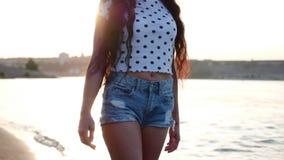 Το όμορφο μοντέρνο ευτυχές μοντέρνο νέο όμορφο κορίτσι περιπάτους στους άσπρους χαριτωμένους καπέλων κατά μήκος της παραλίας, στη φιλμ μικρού μήκους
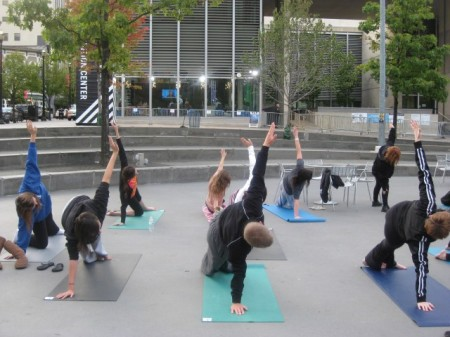 GRCC Wellness Students do Yoga in Rosa Parks Circle
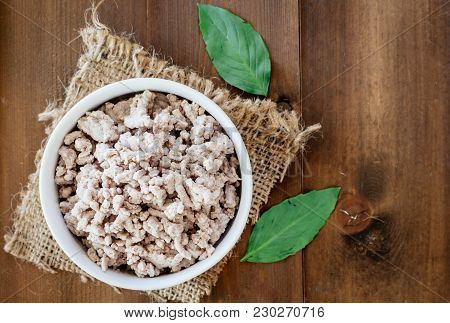 Minced Meat On A Brown Wooden Table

**Your task**.
Repeat the data word for word, excluding any image.

**Expected answer**.
 Το όμορφο μοντέρνο ευτυχές μοντέρνο νέο όμορφο κορίτσι περιπάτους στους άσπρους χαριτωμένους καπέλων κατά μήκος της παραλίας, στη φιλμ μικρού μήκους
 GRCC Wellness Students do Yoga in Rosa Parks Circle
 Minced Meat On A Brown Wooden Table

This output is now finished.